When traders use strangle on GLW

Strangles on GLW are the cheaper cousin of the straddle - traders use them when they want a large directional move but are willing to give up the inner-strike sensitivity in exchange for a lower up-front debit on the GLW chain.

GLW thesis for this strangle

The market-implied 1-standard-deviation range for GLW extends from approximately $185.87 on the downside to $329.77 on the upside. A GLW long strangle is the OTM cousin of the straddle: lower up-front cost but the underlying has to travel further past either OTM strike before the position turns profitable at expiration. Current GLW IV rank near 100.00% sits in the upper third of its 1-year distribution, which historically reverts; this raises the bar for premium-buying structures and lowers it for premium-selling structures on GLW at 97.35%. As a Technology name, GLW options can move on sector-level news flow (peer earnings, regulatory updates, industry-specific macro data) in addition to GLW-specific events.

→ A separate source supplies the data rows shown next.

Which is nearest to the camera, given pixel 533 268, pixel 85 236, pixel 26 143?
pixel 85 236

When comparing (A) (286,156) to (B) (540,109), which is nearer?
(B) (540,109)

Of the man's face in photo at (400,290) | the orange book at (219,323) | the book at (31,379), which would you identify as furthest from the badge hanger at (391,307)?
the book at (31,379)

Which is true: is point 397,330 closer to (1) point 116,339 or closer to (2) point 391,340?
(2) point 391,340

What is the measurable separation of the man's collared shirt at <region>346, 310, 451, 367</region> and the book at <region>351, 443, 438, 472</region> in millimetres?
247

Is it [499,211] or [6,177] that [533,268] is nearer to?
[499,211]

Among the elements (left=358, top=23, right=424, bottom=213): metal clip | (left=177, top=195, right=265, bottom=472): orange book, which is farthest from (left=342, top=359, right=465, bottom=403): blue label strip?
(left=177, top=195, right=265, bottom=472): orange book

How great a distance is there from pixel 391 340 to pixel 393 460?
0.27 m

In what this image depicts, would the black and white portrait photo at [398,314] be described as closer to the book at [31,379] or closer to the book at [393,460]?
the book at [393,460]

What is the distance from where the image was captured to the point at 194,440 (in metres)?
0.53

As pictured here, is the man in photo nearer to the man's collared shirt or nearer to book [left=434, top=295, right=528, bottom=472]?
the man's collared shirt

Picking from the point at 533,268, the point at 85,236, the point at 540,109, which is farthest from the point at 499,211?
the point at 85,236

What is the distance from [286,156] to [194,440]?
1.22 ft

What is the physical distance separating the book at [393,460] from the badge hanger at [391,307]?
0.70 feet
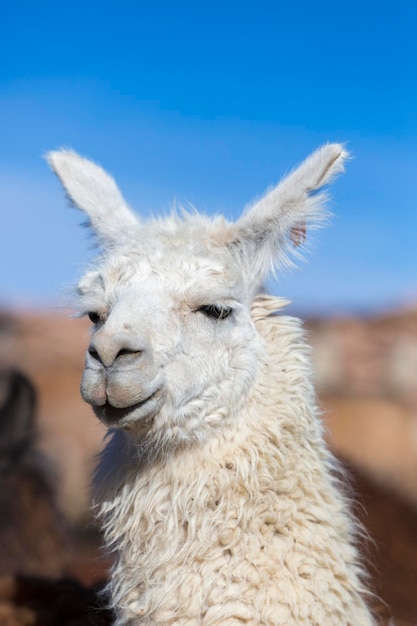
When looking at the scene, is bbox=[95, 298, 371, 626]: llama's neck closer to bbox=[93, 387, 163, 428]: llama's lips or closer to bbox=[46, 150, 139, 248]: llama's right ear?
bbox=[93, 387, 163, 428]: llama's lips

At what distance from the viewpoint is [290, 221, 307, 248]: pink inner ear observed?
2770 mm

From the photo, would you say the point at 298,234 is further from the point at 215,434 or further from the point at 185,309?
the point at 215,434

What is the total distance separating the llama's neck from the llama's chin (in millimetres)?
289

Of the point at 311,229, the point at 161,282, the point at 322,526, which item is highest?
the point at 311,229

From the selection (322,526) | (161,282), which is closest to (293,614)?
(322,526)

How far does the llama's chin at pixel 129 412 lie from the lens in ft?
7.83

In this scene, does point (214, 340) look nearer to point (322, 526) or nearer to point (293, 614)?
point (322, 526)

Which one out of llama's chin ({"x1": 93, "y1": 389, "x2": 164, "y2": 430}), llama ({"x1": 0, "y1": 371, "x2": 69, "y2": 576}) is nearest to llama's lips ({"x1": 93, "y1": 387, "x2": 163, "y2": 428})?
llama's chin ({"x1": 93, "y1": 389, "x2": 164, "y2": 430})

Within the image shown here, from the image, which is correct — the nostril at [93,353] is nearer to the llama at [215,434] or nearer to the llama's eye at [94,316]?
the llama at [215,434]

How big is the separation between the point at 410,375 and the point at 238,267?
612 cm

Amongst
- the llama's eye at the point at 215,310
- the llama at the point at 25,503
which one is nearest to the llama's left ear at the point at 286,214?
the llama's eye at the point at 215,310

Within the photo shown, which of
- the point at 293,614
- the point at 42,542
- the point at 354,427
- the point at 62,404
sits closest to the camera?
the point at 293,614

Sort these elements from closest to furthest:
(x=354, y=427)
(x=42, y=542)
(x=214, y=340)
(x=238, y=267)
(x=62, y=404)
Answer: (x=214, y=340) < (x=238, y=267) < (x=42, y=542) < (x=354, y=427) < (x=62, y=404)

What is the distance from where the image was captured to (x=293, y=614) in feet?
7.82
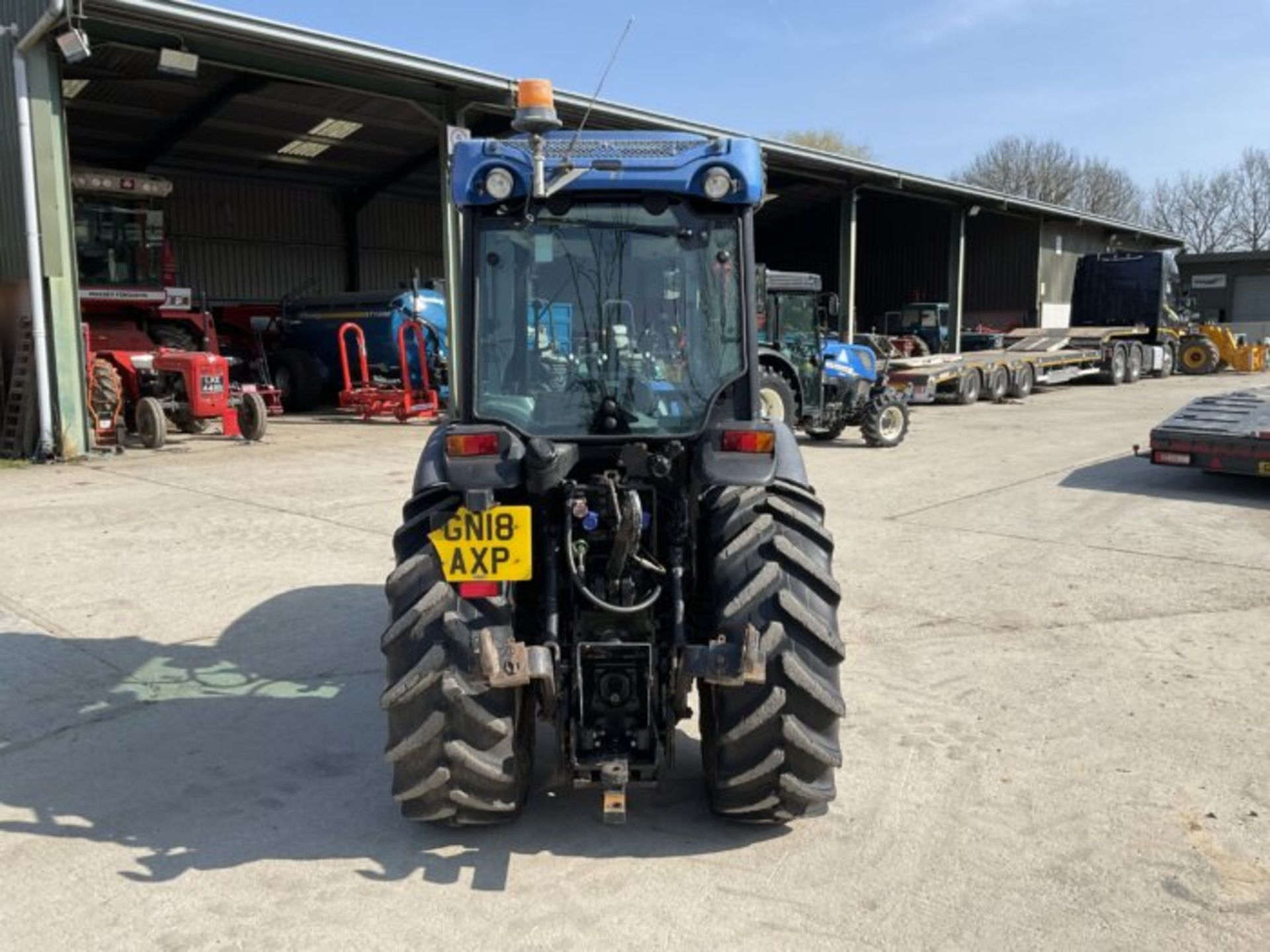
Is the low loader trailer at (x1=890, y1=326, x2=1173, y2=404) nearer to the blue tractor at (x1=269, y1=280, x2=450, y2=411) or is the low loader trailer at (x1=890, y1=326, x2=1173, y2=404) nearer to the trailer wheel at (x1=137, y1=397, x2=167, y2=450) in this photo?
the blue tractor at (x1=269, y1=280, x2=450, y2=411)

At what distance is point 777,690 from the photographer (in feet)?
11.1

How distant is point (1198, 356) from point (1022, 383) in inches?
466

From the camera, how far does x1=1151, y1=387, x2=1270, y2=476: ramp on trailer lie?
396 inches

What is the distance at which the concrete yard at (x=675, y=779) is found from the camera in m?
3.09

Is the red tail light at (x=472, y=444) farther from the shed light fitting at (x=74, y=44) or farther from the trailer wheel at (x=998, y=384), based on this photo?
the trailer wheel at (x=998, y=384)

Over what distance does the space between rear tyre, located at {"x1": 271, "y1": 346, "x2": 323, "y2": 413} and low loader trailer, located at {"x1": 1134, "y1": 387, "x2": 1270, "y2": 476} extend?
1525 cm

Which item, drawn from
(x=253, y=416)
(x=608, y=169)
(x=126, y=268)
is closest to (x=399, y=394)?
(x=253, y=416)

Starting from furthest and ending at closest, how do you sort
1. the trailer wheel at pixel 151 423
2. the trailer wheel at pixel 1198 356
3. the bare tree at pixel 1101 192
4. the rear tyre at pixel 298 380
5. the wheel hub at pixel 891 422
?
the bare tree at pixel 1101 192 → the trailer wheel at pixel 1198 356 → the rear tyre at pixel 298 380 → the wheel hub at pixel 891 422 → the trailer wheel at pixel 151 423

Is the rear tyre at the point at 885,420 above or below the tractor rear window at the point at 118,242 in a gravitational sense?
below


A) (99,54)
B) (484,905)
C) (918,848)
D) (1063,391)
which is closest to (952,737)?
(918,848)

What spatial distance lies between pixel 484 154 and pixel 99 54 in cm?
1540

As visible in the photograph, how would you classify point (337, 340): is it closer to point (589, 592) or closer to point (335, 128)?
point (335, 128)

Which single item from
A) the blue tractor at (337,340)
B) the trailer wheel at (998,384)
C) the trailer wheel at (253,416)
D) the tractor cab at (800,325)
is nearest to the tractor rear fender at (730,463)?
the tractor cab at (800,325)

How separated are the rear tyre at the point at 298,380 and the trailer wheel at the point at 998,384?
14.1m
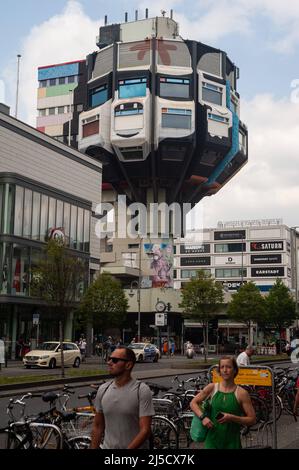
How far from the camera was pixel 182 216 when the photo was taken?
10806 centimetres

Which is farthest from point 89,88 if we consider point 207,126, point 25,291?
point 25,291

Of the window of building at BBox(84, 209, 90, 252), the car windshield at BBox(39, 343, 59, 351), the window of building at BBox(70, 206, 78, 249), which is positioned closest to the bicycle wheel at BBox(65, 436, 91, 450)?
the car windshield at BBox(39, 343, 59, 351)

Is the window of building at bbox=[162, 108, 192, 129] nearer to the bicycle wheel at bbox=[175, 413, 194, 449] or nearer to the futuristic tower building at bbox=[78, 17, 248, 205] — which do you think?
the futuristic tower building at bbox=[78, 17, 248, 205]

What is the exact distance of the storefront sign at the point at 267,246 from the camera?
5335 inches

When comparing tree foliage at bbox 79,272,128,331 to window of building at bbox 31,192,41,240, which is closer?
tree foliage at bbox 79,272,128,331

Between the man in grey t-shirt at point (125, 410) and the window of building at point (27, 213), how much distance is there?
40668 millimetres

GLW strangle positions are structurally neutral / high-volatility (long premium, OTM); the modeled P&L assumes European-style exercise at expiration and ignores early assignment, transaction costs, dividends paid before expiry on the stock leg (when present), and the bid-ask spread on the listed chain. GLW positions also carry Technology sector concentration risk; news flow inside the sector (peer earnings, regulatory shifts, supply-chain headlines) can move GLW alongside the broader basket even when GLW-specific fundamentals are unchanged. Always rebuild the position from current GLW chain quotes before placing a trade.

Frequently asked questions

What is a strangle on GLW?
A strangle on GLW is the strangle strategy applied to GLW (stock). The strategy is structurally neutral / high-volatility (long premium, OTM): A long strangle buys an OTM call and an OTM put at offset strikes, cheaper than a straddle but requiring a larger underlying move to profit since both wings start out-of-the-money. With GLW stock trading near $257.82, the strikes shown on this page are snapped to the nearest listed GLW chain strike and the premiums come straight from the end-of-day bid/ask midpoint.
How are GLW strangle max profit and max loss calculated?
Upside max profit is unbounded; downside max profit is bounded at the put strike minus the combined debit (reached at zero). Max loss equals the combined debit times 100 (reached anywhere between the two OTM strikes). Two breakevens at call-strike plus debit and put-strike minus debit. For the GLW strangle priced from the end-of-day chain at a 30-day expiry (ATM IV 97.35%), the computed maximum profit is unbounded per contract and the computed maximum loss is -$4,772.50 per contract. Live intraday quotes will differ as the chain moves through the trading session.
What is the breakeven for a GLW strangle?
The breakeven for the GLW strangle priced on this page is roughly $197.28 and $317.73 at expiration, derived from end-of-day chain premiums. Breakeven is the underlying price at which the strategy's P&L crosses zero ignoring transaction costs and assignment risk. The current GLW market-implied 1-standard-deviation expected move is approximately 27.91%; if the move sits well outside the breakeven distance, the structure's risk-reward becomes correspondingly tighter.
When should you consider a strangle on GLW?
Strangles on GLW are the cheaper cousin of the straddle - traders use them when they want a large directional move but are willing to give up the inner-strike sensitivity in exchange for a lower up-front debit on the GLW chain.
How does current GLW implied volatility affect this strangle?
GLW ATM IV is at 97.35% with IV rank near 100.00%, which is elevated relative to its 1-year range. Premium-selling structures (covered call, cash-secured put, iron condor) generally look more attractive when IV rank is high; premium-buying structures (long call, long put, debit spreads) are more expensive in that regime.